» Passage shown
Begin

Compiler optimizations are alterations made to code by a compiler to achieve the same result as the original input code but with improved performance. This can mean reduced code size, reduced execution size, or improved execution speed; often, these goals are in conflict and optimizing for one (such as speed) will come at the cost of another (such as code size).
As programmers, understanding the optimizations performed by our tools enables us to trust the tools to transform code that is readable and logical to our way of thinking into code that performs well. It also enables us to focus our manual optimization efforts where they will have the most impact, such as on algorithm selection and data representation/variable type selection.
GCC offers a large number of optimization options, most of which can be controlled in combination using the -O
flag. This option accepts a value from 0 (no optimization) through 3 (highest optimization), s (optimize for size), fast (optimize for speed only), or g (optimize for debugging experience - avoid optimizations which convolute debugging).
The -O
actually selects a set of features. These features may also be individually selected using the -f
flag, followed by the feature name; for example, -funroll_loops
enables the unrolling of loops (note: other features also affect loop unrolling). To disable a feature, use the -f
flag followed by no-
and the feature name; for example, -fno-unroll-loops
turns off loop unrolling.

End

» Required work
1/ Echo everything from "Compiler optimizations are" down to "representation/variable type selection." in the passage on compiler optimizations.
2/ Answer these about the passage on compiler optimizations:
(a) Which value given to the -O flag optimizes for size?
(b) Which flag turns off loop unrolling?
(c) What two areas are named as places where manual optimization efforts will have the most impact?

» Material shown

Begin

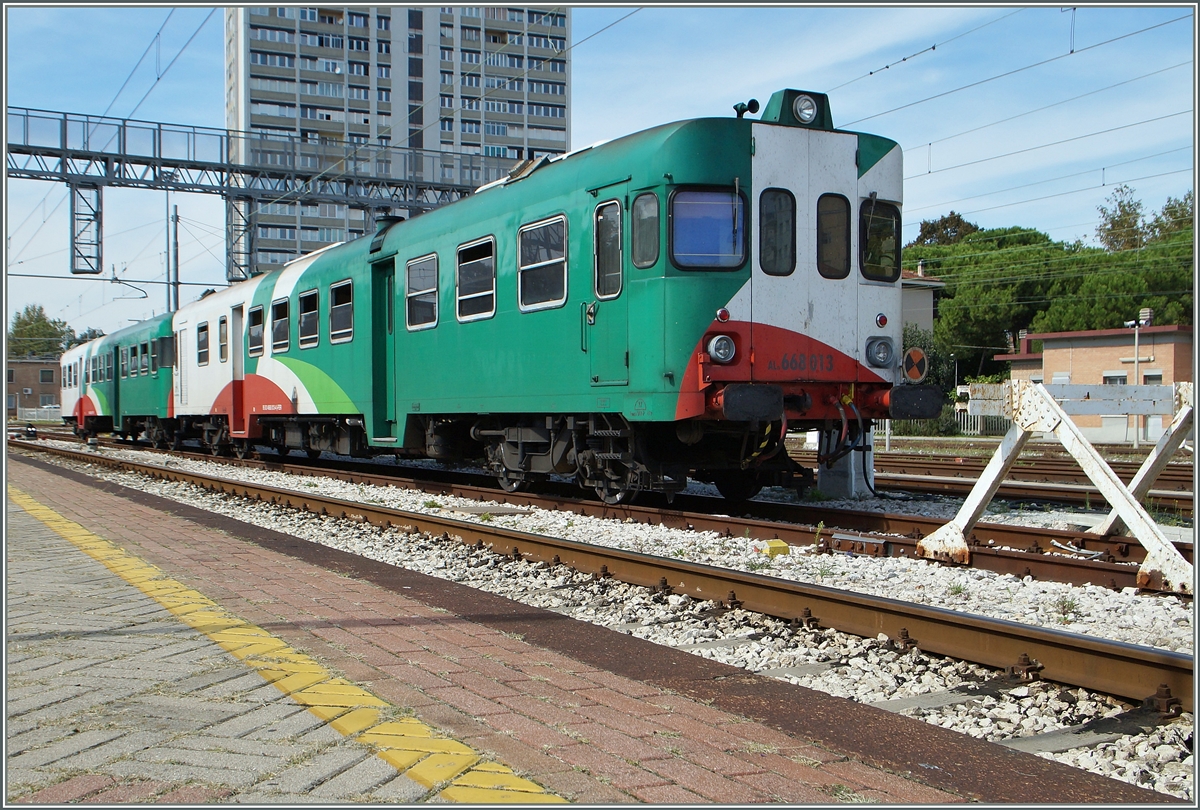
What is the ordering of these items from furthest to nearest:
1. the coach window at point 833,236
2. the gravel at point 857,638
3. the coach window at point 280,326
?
1. the coach window at point 280,326
2. the coach window at point 833,236
3. the gravel at point 857,638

End

» Answers provided
1/
Compiler optimizations are alterations made to code by a compiler to achieve the same result as the original input code but with improved performance. This can mean reduced code size, reduced execution size, or improved execution speed; often, these goals are in conflict and optimizing for one (such as speed) will come at the cost of another (such as code size).
As programmers, understanding the optimizations performed by our tools enables us to trust the tools to transform code that is readable and logical to our way of thinking into code that performs well. It also enables us to focus our manual optimization efforts where they will have the most impact, such as on algorithm selection and data representation/variable type selection.

2/
(a) s
(b) -fno-unroll-loops
(c) Algorithm selection and data representation/variable type selection